Skip to content

Worker Heartbeating#2818

Open
yuandrew wants to merge 7 commits intotemporalio:masterfrom
yuandrew:worker-heartbeat-final
Open

Worker Heartbeating#2818
yuandrew wants to merge 7 commits intotemporalio:masterfrom
yuandrew:worker-heartbeat-final

Conversation

@yuandrew
Copy link
Copy Markdown
Contributor

@yuandrew yuandrew commented Mar 27, 2026

What was changed

Implements periodic worker heartbeat RPC that reports worker status, slot usage, poller info, host metrics, and sticky cache counters to the Temporal server. Includes HeartbeatManager, PollerTracker, and integration tests covering all heartbeat fields.

  • HeartbeatManager — Per-namespace heartbeat scheduler. Workers register/unregister; scheduler fires at the configured interval. Gracefully shuts down if server returns UNIMPLEMENTED.
  • PollerTracker — Tracks in-flight poll count and last successful poll time per worker type. Only records success when a poll returns actual work.
  • WorkflowClientOptions.workerHeartbeatInterval — New option to configure heartbeat interval. Defaults to 60s. Can be set between 1-60s, or a negative duration to disable.
  • Worker.getActiveTaskQueueTypes() — Reports WORKFLOW, ACTIVITY, and NEXUS (only when Nexus services are registered, matching Go SDK).
  • Worker.buildHeartbeat() — Assembles the full WorkerHeartbeat proto with slot info, poller info, host metrics, sticky cache counters, and timestamps.
  • Shutdown: Each worker sends ShutdownWorkerRequest with a final SHUTTING_DOWN heartbeat and active task queue types.
  • NexusWorker task counters — Fixed totalProcessedTasks/totalFailedTasks to be properly incremented.
  • TrackingSlotSupplier.getSlotSupplierKind() — Reports FixedSize vs ResourceBased in heartbeats.

Why?

New feature!

Checklist

  1. Closes Worker Heartbeating #2716

  2. How was this tested:

  • WorkerHeartbeatIntegrationTest (12 tests): End-to-end against test server — basic fields, slot info, task counters, poller info, failure metrics, interval counter reset, in-flight slot tracking, sticky cache counters/misses, multiple workers, resource-based tuner, shutdown status, disabled heartbeats
  • HeartbeatManagerTest: Unit tests for scheduler lifecycle, UNIMPLEMENTED handling, exception resilience
  • PollerTrackerTest: Unit tests for poll tracking and snapshot generation
  • TrackingSlotSupplierKindTest: Slot supplier kind detection
  • WorkerHeartbeatDeploymentVersionTest: Deployment version in heartbeats
  • All existing tests pass (./gradlew :temporal-sdk:test + spotlessCheck)

**Stated task**
Copy the passage of the worker heartbeating pull request above word for word, starting at "2. How was this" and ending at "(./gradlew :temporal-sdk:test + spotlessCheck)".

**Given records**
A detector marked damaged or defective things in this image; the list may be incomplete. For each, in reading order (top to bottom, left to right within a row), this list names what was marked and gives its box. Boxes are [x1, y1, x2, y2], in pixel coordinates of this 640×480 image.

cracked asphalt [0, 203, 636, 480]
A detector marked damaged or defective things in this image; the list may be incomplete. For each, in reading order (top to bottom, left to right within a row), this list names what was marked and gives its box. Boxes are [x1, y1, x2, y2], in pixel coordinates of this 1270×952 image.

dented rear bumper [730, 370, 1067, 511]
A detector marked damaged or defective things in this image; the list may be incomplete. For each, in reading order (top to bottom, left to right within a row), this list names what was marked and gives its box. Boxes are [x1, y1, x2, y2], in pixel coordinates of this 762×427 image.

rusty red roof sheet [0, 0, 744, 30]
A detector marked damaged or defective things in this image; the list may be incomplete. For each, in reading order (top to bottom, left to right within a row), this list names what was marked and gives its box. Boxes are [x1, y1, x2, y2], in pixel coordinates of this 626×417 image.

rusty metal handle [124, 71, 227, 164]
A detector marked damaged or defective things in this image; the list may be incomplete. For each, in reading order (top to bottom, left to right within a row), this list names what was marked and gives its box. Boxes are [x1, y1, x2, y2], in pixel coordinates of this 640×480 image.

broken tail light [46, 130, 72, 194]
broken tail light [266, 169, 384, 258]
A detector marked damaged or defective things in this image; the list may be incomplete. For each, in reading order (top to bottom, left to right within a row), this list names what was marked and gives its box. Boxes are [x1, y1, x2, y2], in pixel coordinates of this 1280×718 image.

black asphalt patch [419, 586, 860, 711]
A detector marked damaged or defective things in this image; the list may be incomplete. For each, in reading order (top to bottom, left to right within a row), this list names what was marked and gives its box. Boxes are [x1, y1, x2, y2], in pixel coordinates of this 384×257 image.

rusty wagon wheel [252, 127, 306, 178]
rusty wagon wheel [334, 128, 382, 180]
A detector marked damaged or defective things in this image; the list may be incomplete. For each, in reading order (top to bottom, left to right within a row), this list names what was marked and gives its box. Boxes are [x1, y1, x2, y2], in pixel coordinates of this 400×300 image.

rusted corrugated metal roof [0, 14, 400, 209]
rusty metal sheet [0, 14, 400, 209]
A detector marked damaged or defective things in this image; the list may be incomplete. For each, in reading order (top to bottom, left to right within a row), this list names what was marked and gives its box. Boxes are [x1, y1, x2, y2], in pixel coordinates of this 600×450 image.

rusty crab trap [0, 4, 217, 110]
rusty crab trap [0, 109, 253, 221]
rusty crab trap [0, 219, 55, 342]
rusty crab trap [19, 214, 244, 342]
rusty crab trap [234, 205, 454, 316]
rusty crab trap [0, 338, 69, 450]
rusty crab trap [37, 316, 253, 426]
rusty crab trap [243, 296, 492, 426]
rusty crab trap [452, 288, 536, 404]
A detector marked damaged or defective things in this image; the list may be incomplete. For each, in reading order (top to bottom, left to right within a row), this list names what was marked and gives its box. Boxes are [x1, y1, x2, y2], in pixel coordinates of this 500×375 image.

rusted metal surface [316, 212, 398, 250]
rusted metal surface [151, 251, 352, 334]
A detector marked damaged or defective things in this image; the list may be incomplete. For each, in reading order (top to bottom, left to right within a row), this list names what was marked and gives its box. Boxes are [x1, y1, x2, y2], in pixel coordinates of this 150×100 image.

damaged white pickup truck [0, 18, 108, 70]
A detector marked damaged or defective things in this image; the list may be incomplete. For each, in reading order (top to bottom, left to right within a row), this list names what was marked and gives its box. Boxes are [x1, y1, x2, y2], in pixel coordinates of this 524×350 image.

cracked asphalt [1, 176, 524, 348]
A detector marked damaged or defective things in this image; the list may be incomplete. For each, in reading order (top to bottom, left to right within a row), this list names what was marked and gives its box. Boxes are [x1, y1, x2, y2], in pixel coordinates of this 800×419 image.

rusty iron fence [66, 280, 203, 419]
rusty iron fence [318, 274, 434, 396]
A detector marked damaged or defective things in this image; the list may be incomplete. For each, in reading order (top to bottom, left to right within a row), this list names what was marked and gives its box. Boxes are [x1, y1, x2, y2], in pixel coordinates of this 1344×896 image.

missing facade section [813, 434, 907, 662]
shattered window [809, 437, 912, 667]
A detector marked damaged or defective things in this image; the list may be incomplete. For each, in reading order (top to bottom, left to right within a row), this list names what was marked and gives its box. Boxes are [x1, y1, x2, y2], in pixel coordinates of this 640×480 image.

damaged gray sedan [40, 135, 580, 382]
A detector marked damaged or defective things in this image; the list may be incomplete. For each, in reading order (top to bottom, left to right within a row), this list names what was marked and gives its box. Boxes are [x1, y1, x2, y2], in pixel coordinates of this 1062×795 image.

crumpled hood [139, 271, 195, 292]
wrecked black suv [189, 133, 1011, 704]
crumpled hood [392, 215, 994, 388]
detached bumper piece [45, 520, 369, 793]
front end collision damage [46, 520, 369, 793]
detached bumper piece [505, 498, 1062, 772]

**Finished task**
2. How was this tested:

  • WorkerHeartbeatIntegrationTest (12 tests): End-to-end against test server — basic fields, slot info, task counters, poller info, failure metrics, interval counter reset, in-flight slot tracking, sticky cache counters/misses, multiple workers, resource-based tuner, shutdown status, disabled heartbeats
  • HeartbeatManagerTest: Unit tests for scheduler lifecycle, UNIMPLEMENTED handling, exception resilience
  • PollerTrackerTest: Unit tests for poll tracking and snapshot generation
  • TrackingSlotSupplierKindTest: Slot supplier kind detection
  • WorkerHeartbeatDeploymentVersionTest: Deployment version in heartbeats
  • All existing tests pass (./gradlew :temporal-sdk:test + spotlessCheck)